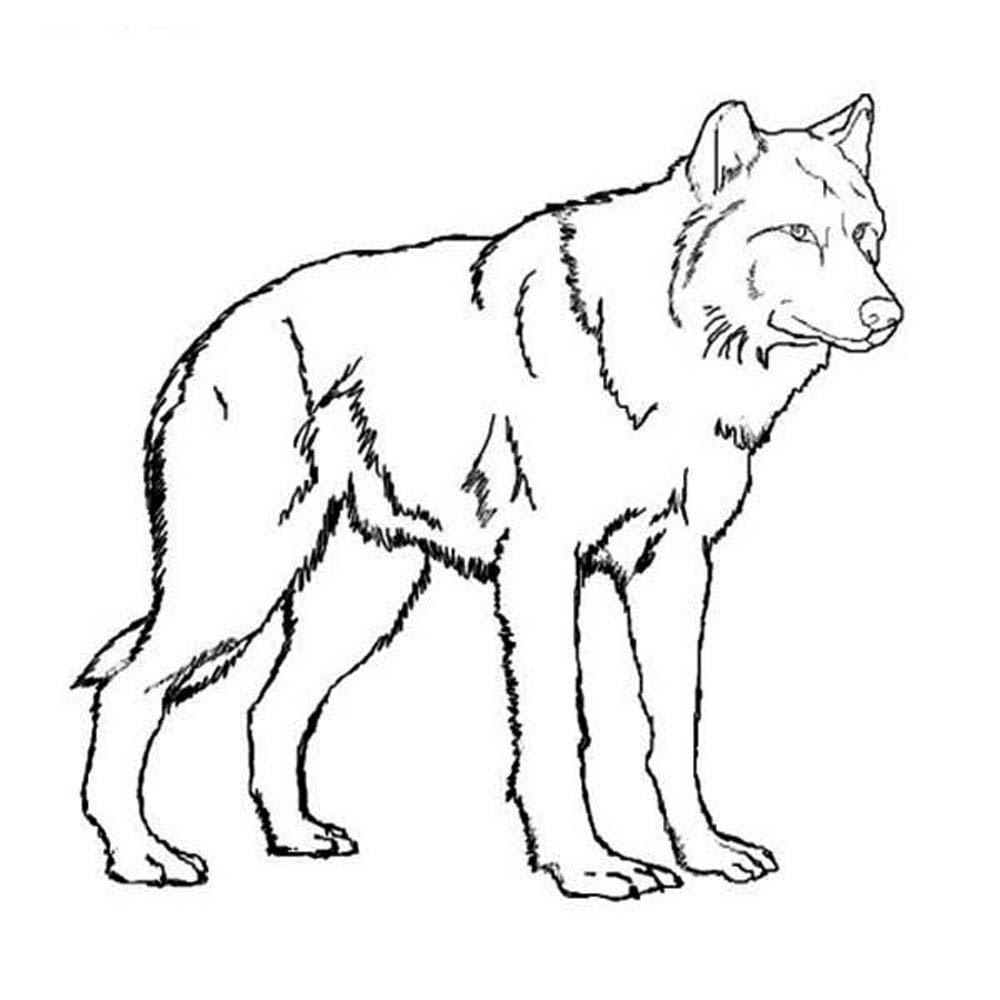 Wolf Pups Drawing at GetDrawings | Free download
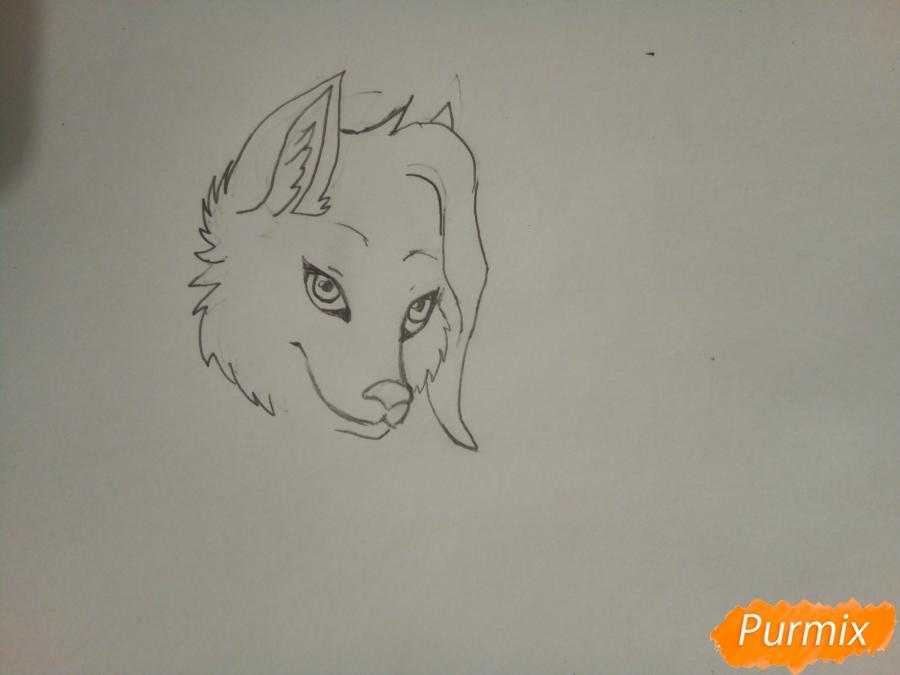 Рисуем ледяную волчицу в стиле аниме - шаг 3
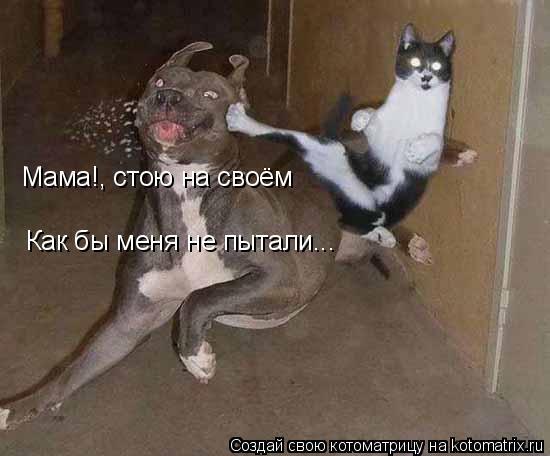 Котоматрица: Мама!, стою на своём Как бы меня не пытали...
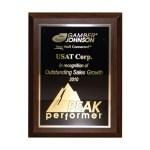 USAT-Award-Gamber-2010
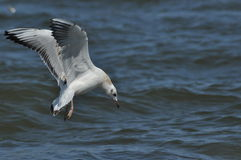 Seagull flying, searching for food over the waves. Baltic Sea Stock Images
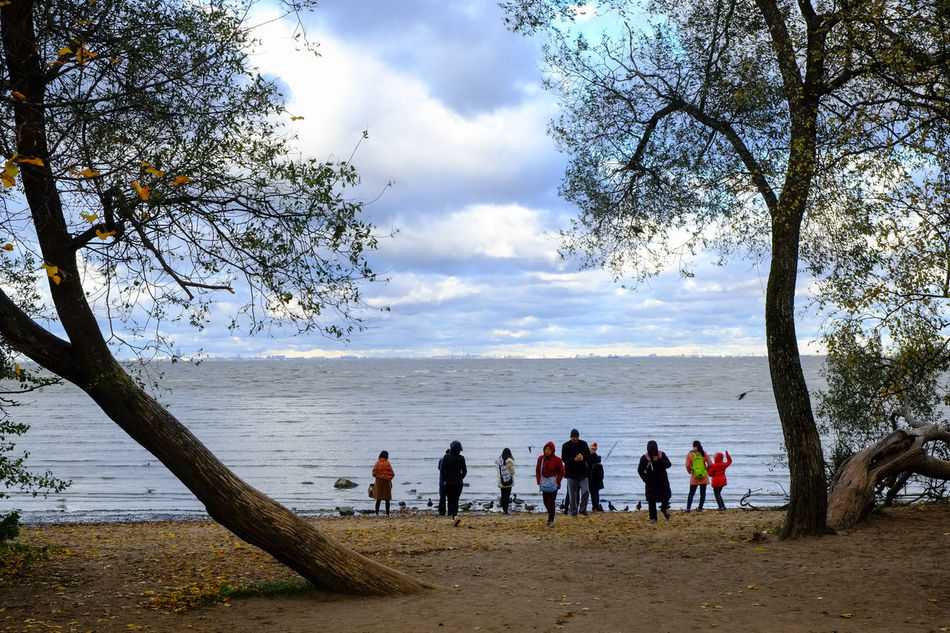 Adult Adults Only Beach Beauty In Nature Cloud - Sky Day Gulf Gulf Of Finland Horizon Over Water Leisure Activity Men Nature Only Men Outdoors People Real People Russia Saint Petersburg Scenics Sea Sky Tree Water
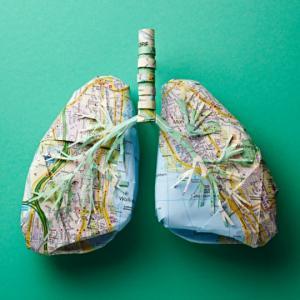 ქაღალდის რუკისგან შექმნილი ადამიანის  ორგანოები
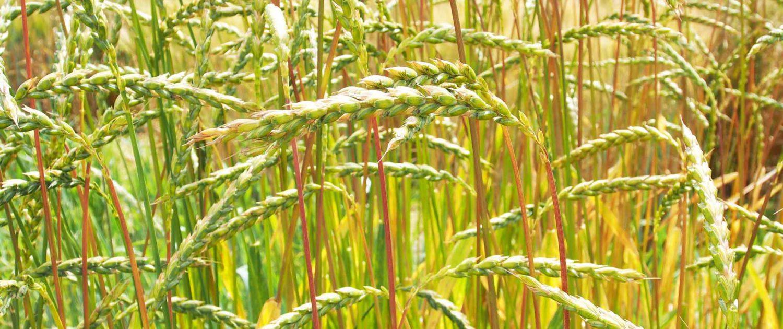 Getreideart Dinkel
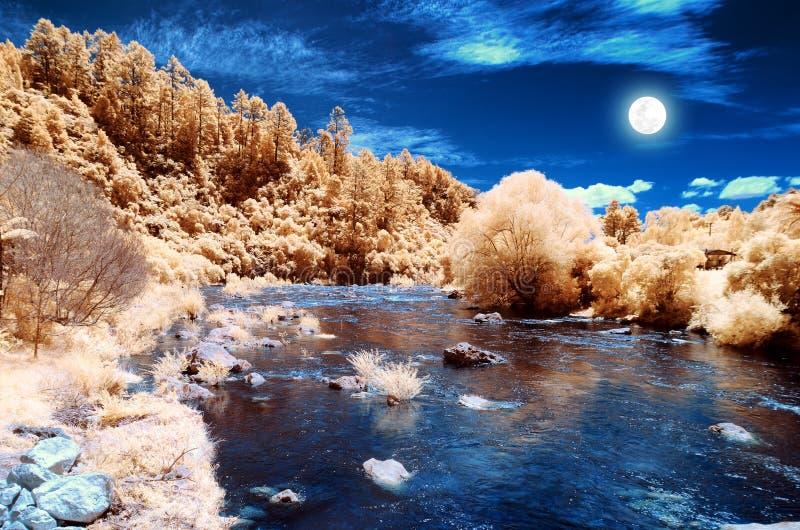 与发光在黄色红色森林的月亮的不可思议的风景 免版税库存照片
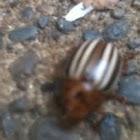 Strange beetle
****************
**TRY IT:**
If a record above contains a picture, leave the picture out and transcribe everything else exactly.

**SOLUTION FOR THIS PROBLEM:**
 Wolf Pups Drawing at GetDrawings | Free download
 Рисуем ледяную волчицу в стиле аниме - шаг 3
 Котоматрица: Мама!, стою на своём Как бы меня не пытали...
 USAT-Award-Gamber-2010
 Seagull flying, searching for food over the waves. Baltic Sea Stock Images
 Adult Adults Only Beach Beauty In Nature Cloud - Sky Day Gulf Gulf Of Finland Horizon Over Water Leisure Activity Men Nature Only Men Outdoors People Real People Russia Saint Petersburg Scenics Sea Sky Tree Water
 ქაღალდის რუკისგან შექმნილი ადამიანის  ორგანოები
 Getreideart Dinkel
 与发光在黄色红色森林的月亮的不可思议的风景 免版税库存照片
 Strange beetle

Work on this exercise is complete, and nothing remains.